SOURCE PASSAGE >>
● ● ● ● ●
Did we achieve that? Well, you can skip to the end and see the summary slides, and judge for yourself. Personally, I thought the results were mixed. One obvious problem is that there is no funding on the table for this initiative, and it’s being launched at a time when everyone is cutting budgets, especially in the UK. Which meant that occasionally it felt like we were putting together a Heath Robinson device (Rube Goldberg to you Americans) – cobbling it together out of whatever we could find lying around. Which is ironic really given that the major international bodies (e.g. WMO) seem to fully appreciate the importance of this. And of course, the fact that it will be a vital part of our ability to assess the impacts of climate change over the next few decades.

Another problem is that the workshop attendees struggled to reach consensus on some of the most important principles. For example, should the databank be entirely open, or does it need a restricted section? The argument for the latter is that large parts of the source data are not currently open, as the various national weather services that collect it charge a fee on a cost recovery basis, and wish to restrict access to non-commercial uses as commercial applications are (in some cases) a significant portion of their operating budgets. The problem is that while the monthly data has been shared freely with international partners for many years, the daily and sub-daily records have not, because these are the basis for commercial weather forecasting services. So an insistence on full openness might mean a very incomplete dataset, which then defeats the purpose, as researchers will continue to use other (private) sources for more complete records.
● ● ● ● ●
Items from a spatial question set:
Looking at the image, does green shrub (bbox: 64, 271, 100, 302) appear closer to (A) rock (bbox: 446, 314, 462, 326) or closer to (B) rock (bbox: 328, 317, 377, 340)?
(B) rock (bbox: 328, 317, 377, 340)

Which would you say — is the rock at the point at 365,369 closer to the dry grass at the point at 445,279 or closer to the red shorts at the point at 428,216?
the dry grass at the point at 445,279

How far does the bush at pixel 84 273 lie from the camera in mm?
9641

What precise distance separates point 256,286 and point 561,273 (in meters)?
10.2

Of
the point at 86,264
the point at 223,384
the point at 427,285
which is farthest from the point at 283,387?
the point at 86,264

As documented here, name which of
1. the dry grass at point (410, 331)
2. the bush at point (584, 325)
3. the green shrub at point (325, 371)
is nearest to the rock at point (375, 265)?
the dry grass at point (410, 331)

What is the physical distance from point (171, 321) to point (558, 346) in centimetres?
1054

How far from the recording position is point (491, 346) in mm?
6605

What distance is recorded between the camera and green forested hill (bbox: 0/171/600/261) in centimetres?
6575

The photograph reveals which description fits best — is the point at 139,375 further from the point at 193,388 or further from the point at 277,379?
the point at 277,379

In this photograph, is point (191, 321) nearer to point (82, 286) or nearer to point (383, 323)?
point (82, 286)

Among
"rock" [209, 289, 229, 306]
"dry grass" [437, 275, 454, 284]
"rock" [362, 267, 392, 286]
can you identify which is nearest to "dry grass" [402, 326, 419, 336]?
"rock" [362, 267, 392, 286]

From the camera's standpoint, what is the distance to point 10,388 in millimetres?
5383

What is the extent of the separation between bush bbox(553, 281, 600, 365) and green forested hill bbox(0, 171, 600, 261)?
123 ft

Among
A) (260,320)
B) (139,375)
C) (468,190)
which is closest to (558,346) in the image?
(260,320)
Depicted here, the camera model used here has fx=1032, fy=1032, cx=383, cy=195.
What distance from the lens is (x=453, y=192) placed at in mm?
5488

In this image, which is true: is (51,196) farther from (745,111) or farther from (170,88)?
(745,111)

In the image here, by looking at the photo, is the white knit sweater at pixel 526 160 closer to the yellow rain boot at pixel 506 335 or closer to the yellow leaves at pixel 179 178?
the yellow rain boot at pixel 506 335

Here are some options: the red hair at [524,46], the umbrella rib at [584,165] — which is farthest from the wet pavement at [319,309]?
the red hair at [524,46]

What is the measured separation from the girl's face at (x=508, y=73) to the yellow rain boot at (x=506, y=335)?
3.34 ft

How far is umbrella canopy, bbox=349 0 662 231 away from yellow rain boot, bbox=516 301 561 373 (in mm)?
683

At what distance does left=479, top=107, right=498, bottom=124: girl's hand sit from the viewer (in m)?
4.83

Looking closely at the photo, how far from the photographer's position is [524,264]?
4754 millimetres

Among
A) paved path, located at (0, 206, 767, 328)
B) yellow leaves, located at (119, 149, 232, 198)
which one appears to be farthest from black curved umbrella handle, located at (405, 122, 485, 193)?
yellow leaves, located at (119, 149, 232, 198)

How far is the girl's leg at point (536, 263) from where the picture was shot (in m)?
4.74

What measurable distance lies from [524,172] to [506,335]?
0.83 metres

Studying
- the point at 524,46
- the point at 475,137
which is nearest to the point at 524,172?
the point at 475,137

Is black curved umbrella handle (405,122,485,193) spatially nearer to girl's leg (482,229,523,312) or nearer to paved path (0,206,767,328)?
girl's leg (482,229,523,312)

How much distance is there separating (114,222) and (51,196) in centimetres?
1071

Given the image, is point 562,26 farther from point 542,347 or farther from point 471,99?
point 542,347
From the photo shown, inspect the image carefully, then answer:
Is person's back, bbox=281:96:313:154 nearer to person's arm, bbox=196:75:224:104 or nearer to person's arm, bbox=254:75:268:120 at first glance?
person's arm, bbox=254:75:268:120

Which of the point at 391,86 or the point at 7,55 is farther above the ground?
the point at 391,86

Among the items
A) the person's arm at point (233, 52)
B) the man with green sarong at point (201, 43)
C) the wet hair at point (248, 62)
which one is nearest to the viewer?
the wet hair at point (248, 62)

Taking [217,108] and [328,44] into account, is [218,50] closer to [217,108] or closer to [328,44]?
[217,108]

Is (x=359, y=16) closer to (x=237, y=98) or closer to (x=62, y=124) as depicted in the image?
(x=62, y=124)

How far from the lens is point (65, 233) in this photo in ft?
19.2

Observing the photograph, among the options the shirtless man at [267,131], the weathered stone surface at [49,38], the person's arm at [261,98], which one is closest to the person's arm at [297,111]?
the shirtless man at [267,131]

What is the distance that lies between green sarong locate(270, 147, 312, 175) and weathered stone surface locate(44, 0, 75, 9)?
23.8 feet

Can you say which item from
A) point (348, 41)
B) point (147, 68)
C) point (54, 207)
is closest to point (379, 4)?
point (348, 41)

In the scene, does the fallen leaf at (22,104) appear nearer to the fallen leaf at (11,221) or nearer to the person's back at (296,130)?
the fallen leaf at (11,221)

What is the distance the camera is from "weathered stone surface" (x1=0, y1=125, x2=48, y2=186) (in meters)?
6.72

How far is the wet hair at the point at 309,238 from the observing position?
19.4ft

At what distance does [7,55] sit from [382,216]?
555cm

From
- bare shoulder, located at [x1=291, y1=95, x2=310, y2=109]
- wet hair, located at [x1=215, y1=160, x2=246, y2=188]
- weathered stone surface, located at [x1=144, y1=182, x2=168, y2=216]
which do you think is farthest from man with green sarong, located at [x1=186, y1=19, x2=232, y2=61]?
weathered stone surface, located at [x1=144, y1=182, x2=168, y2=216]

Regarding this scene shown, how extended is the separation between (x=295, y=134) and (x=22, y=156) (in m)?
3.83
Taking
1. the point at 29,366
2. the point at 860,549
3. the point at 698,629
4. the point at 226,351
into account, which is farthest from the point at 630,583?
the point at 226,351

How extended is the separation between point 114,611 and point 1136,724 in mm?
● ● ● ● ●
WHAT IS REQUIRED >> Copy out everything in the climate databank passage from "Did we achieve" down to "next few decades.", keeping every word and mark unchanged. These items have no connection to the climate databank passage.

TASK RESPONSE >>
Did we achieve that? Well, you can skip to the end and see the summary slides, and judge for yourself. Personally, I thought the results were mixed. One obvious problem is that there is no funding on the table for this initiative, and it’s being launched at a time when everyone is cutting budgets, especially in the UK. Which meant that occasionally it felt like we were putting together a Heath Robinson device (Rube Goldberg to you Americans) – cobbling it together out of whatever we could find lying around. Which is ironic really given that the major international bodies (e.g. WMO) seem to fully appreciate the importance of this. And of course, the fact that it will be a vital part of our ability to assess the impacts of climate change over the next few decades.